Domanda

When I execute this command (where fail.cpp is a simple program filled with compiler errors), the errors are not output directly on the screen, but, rather, within the fail.out file:

g++ fail.cpp > fail.out 2>&1

From my introductory understanding of bash, this makes sense: > redirects the program output (stdout, a.k.a. 1) to fail.out, while 2>&1 redirects stderr (a.k.a. 2) to this new place for stdout, which is the file. (?)

But changing the order of the command makes things happen differently:

g++ fail.cpp 2>&1 > fail.out

Now, the error messages go directly onto the screen, and fail.out is a blank file.

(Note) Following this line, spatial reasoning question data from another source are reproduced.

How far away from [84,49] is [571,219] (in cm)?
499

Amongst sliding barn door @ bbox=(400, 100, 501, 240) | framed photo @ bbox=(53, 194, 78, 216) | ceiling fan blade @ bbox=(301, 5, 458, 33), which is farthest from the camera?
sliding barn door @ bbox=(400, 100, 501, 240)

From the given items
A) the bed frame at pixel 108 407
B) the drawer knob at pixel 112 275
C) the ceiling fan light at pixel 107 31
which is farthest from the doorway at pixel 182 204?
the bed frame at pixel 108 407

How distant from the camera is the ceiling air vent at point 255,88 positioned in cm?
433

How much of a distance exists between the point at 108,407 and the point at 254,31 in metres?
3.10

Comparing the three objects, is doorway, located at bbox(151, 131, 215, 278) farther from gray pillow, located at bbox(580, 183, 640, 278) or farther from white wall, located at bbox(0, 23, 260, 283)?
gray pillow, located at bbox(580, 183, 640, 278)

Why is this? It seems like the same idea as above: redirect the errors that this command will produce to stdout (2>&1), and redirect that, in turn, to the fail.out file. Is it an order of operations thing that I am missing?

È stato utile?

Soluzione

2>&1 means "redirect stderr to where stdout is currently connected", and redirections are processed in order from left to right. So the first one does:

  1. Redirect stdout to the fail.out file.
  2. Redirect stderr to stdout's current connection, i.e. the fail.out file

The second one does:

  1. Redirect stderr to stdout's current connection, i.e. the terminal.
  2. Redirect stdout to the fail.out file.